A touching initiative that has got the world’s most elite Davos delegates navigating the Alpine village on foot this year. Ruth-Anne Renaud explains the Davos Challenge that is looking to raise 2,500 bicycles for rural South African school children who can walk up to six kilometres a day to get to school. The bicycles have an immeasurable impact on the lives of the families who are recipients of World Bicycle Relief, and it seems that Davos’ delegates have taken to the challenge with gusto. – LF

ALEC HOGG:  Ruth-Anne Renaud is with us.  You guys pulled off something of a coup, getting most people in Davos to wear all these little wristbands, which measures how much we walk and one does walk a lot at the World Economic Forum.  How did you pull it off?

RUTH-ANNE RENAUD:  Indeed.  This is turning out to be a wonderful initiative that you UBS created and invited World Bicycle Relief to come alongside with them, and the World Economic Forum created this program called the Davos Challenge.

ALEC HOGG:  But how did you pull it off?

RUTH-ANNE RENAUD:  How we pulled it off, was really, me taking the proposal to the World Economic Forum and presenting to them the idea of engaging the delegates in the issue of education that so many people care about, but highlighting an aspect of that.  The invisible barrier of distance – by inviting the participants to walk the distance that many children in rural South Africa walk each day, to get to school – six kilometres.

ALEC HOGG:  I like it because we’re South Africans.  You’re doing it for South Africa and many people forget that South Africa does have a lot of poverty in the rural areas, but why did you decide to choose my country?
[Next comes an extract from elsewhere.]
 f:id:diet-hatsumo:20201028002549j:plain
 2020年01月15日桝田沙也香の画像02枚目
RUTH-ANNE RENAUD:  We decided to choose your country.  It’s one of the areas in which Worldwide Bicycle Relief has our operations and assembling and distribution facilities and it’s an area of great need.  We look for three factors when we are doing our programs: need, which clearly exists in South Africa, working with strong field partners, and the ability to be able to scale a program to be able to have a measurable impact.
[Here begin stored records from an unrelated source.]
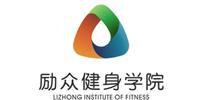 武汉励众健身游泳学院
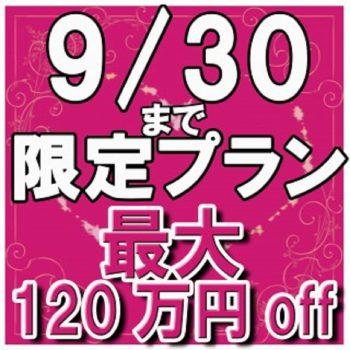 残2組★最大120万円特典!?9/30までのシルバーウィーク限定プラン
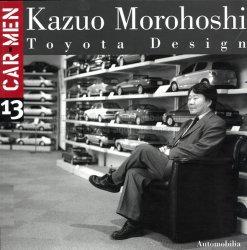 KAZUO MOROHOSHI TOYOTA DESIGN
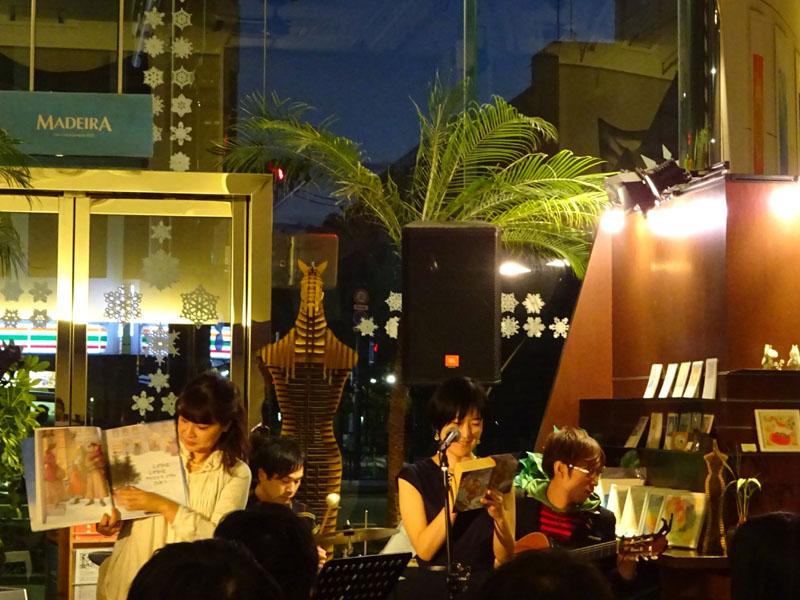 音楽と朗読のカフェライブ~クリスマスの贈り物~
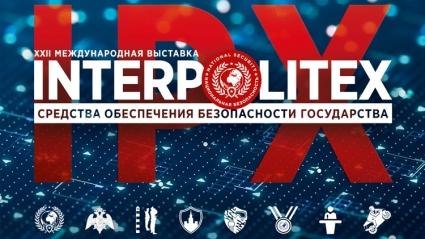 Международная выставка «ИНТЕРПОЛИТЕХ - 2018»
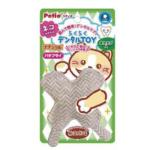 Petio 磨牙潔齒玩具 蝴蝶 (貓用) (91501138) 貓咪玩具 其他 寵物用品速遞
ALEC HOGG:  How many of these did you distribute?

RUTH-ANNE RENAUD:  We distributed all 1000 of them in the first day-and-a-half of the program.

ALEC HOGG:  And how has it been going?  Are people perhaps walking a bit more than they have been because, like me, they want to contribute to giving a bicycle to a needy cause?
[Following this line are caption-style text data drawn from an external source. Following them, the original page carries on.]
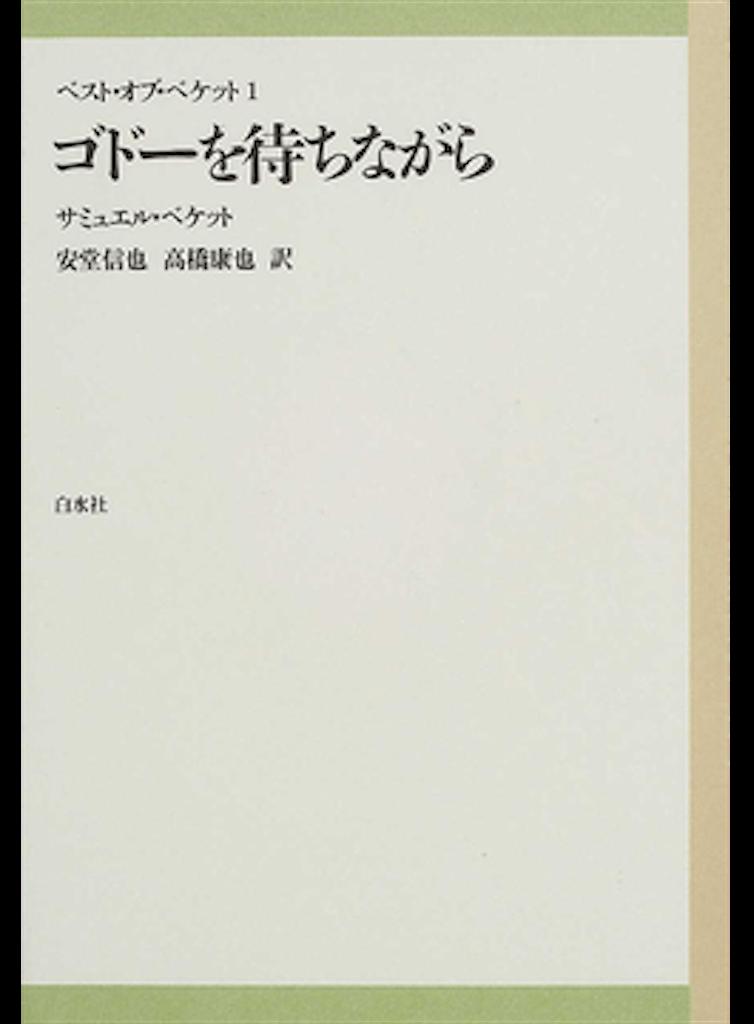 f:id:ikkou33:20190624202334p:image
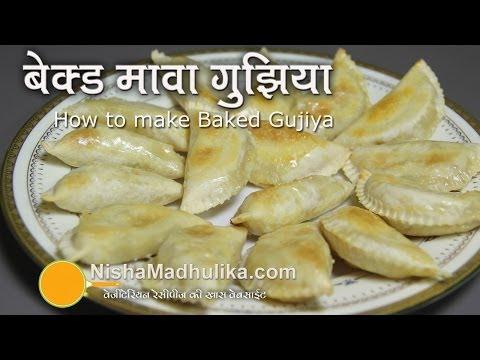 Baked Gujiya recipe - Baked Karanji Recipe - Baked Mawa Ghujiya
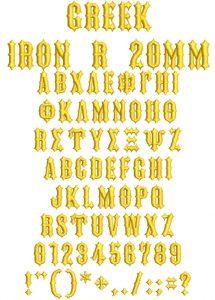 greek iron R 20mm esa font icon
RUTH-ANNE RENAUD:  Based on the people that are stopping by our information kiosk to check on their distance and to see what they’ve done, and to then understand how many bicycles that is translating into – I’d say that there’s very strong interest.

ALEC HOGG:  How many bicycles might you get?

RUTH-ANNE RENAUD:  The goal is 2500.

ALEC HOGG:  And what does that do?  Just help us because reading through the material beforehand; there are practical impacts for a child going to school, for an entrepreneur.  What kind of a multiplier effect might this have?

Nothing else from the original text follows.